Calculate expected value based on null hypothesis (Ho: There is no association between hair and eye colour)
expected = (row total x column total) / grand total
\( \chi^2 = \sum\frac{(O-E)^2}{E} \)
d.f. = (r-1) x (c-1)

R code for Chi squared contingency table

count <- matrix(c(38,14,11,51), nrow=2)
chisq.test(count)


    Pearson's Chi-squared test with Yates' continuity correction

data:  count
X-squared = 33.112, df = 1, p-value = 8.7e-09

Hair colour is associated with eye colour (\( \chi^2 \) = 33.112, d.f. = 1, p = \( 8.7 \times 10^{-9} \))

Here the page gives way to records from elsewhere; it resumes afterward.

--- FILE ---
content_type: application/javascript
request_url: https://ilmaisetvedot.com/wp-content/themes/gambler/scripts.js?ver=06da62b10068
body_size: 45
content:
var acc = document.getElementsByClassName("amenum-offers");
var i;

What you learned to do today

Are men and women different heights?
Is height correlated with weight?
Is hair colour associated with eye colour
These are examples of almost any biological question. Can you think of one that doesn't fit above? At a simple level, there isn't anything you can't ask with the tools you have

Next semester

Regression: How x changes y
Anova: Allows you to tell >2 sample means are different
Preview of linear models: one test to rule them all.